Kasumi nodded, settling in, and poured herself a cup of tea, as
well.
Genma, scrubbed and in a clean, if somewhat tight, gi, hesitated
before joining his old friend. There would be no celebrations
from this visit. Genma hung his head. When Ranma had disappeared,
a large part of his soul had disappeared with him. Genma
straightened and schooled his features. Time to tell Tendou the
news. He walked into to the tearoom, catching the attention of
Soun and his daughter.
"Satome-kun. Please, sit and get warm."
Kasumi stood with a blanket in her hand and walked behind Genma,
setting the cover over his shoulders. Genma smiled his thanks and
drew it around him.
"I gather by your unannounced appearance - without a son - that
your news is not good," Soun began as Kasumi took her place at
the table again.
Genma shook his head sadly and took the cup of tea proffered by
Kasumi. He took a warming sip and said, "I lost him, Tendou. The
last I saw of him was in the Bayankala mountain range, Northern
China... over two years ago."
"Oh, no," Kasumi whispered. "What happened? Did he run off?" Soun
nodded at her questions.
"Yes, but not like you might think. *sigh* Do you believe in
magic, Tendou?"
"Well... I think so. The, um, Master certainly knew an odd thing
or two."
"Believe *me*, then. It does exist, and in ways you can't
imagine. It all began at our last training stop before we were
supposed to leave China, a place called Jusenkyou..."

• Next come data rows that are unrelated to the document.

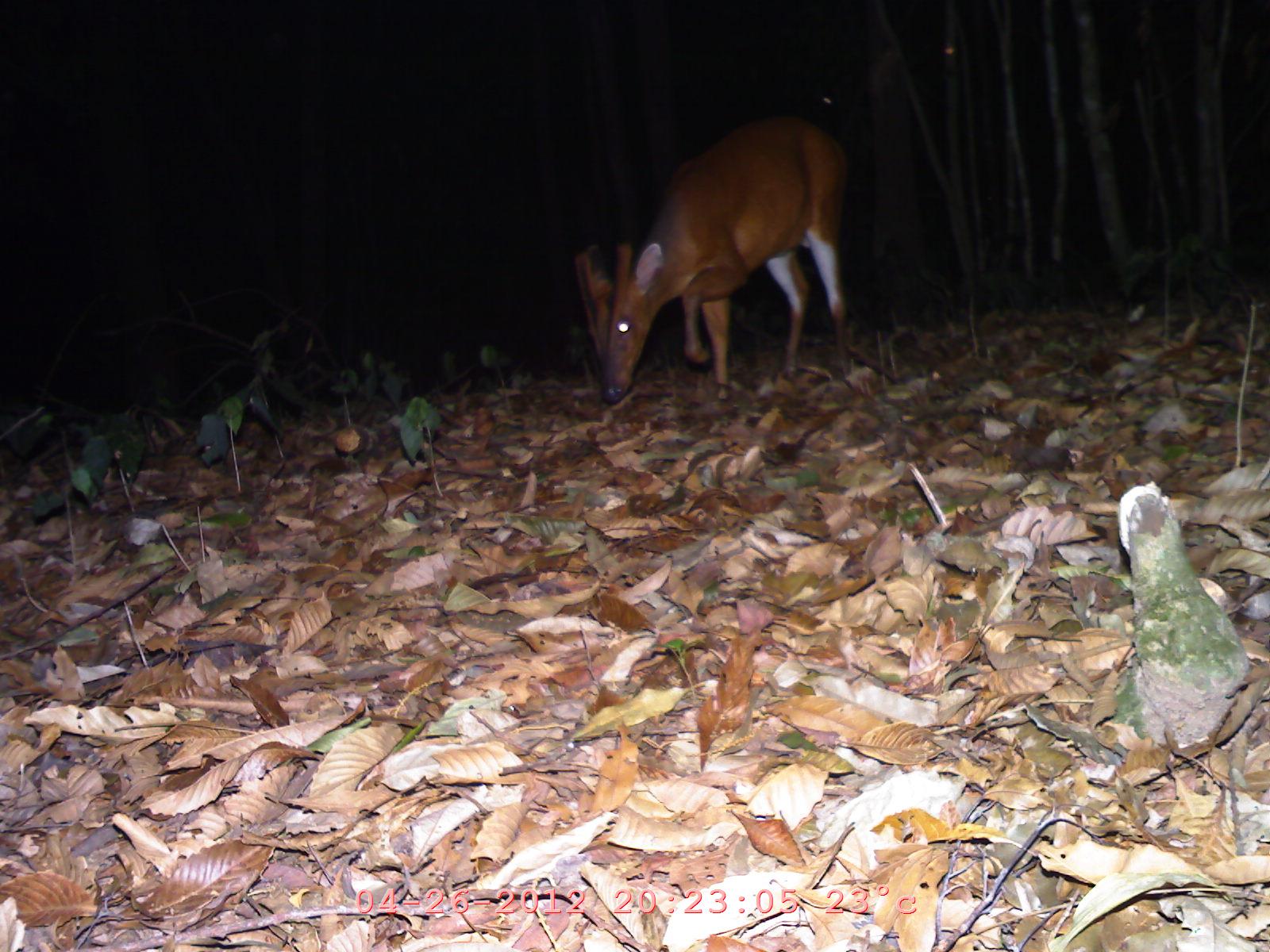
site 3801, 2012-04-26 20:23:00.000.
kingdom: Animalia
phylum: Chordata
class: Mammalia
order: Artiodactyla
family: Cervidae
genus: Muntiacus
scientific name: Muntiacus muntjak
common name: southern red muntjac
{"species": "Muntiacus muntjak (southern red muntjac)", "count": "1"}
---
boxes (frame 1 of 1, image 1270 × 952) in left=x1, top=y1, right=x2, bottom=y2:
muntiacus muntjak: left=572, top=111, right=851, bottom=404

"...and the girl's trail stopped and disappeared at that road. No
one had seen her after that. I assumed she would head South, to
the ports, but I never caught a whiff. I've searched high and low
for many, many months, but it was like she, er, he had vanished
off the face of the Earth." Never once did Genma refer to his
child by name.
The room was very quiet for several long moments. Soun's eyes had
begun to tear; he feared for the fate of the boy and for the
future of the Art.
Kasumi was lost in her own thoughts. After the furor from the
announcement that one of them would have to marry Saotome's son
had died down, Kasumi had gradually begun to entertain happy
little fantasies about this mysterious young man. Now knowing why
he'd never arrived, her heart went out to him. She would pray for
him at the shrine of her ancestors.
"Father? What was his name again?"
"Ranma. It was Ranma," Soun said sadly.
"Oh, yes. I remember now." A puzzled expression settled on her
face. <That's funny. I knew a Ranma not too long ago.>
Soun noticed his daughter's expression. "Something wrong, Kasumi-
chan?"
Kasumi jumped a little, and then waved her hand in a dismissive
gesture. "No, no. Nothing to do with this, I'm sure."
Sound turned to his friend and began to console him.
Kasumi, however, was still thinking. <What was his family name? I
don't think I ever knew. I thought he was related to Toufuu-
sensei somehow.> She shrugged and stood to walk back into the
kitchen. <'Ranma' *is* unusual, though...>
The sound of humming soon drifted into the tearoom, Kasumi's
thoughts already on other, more immediate concerns.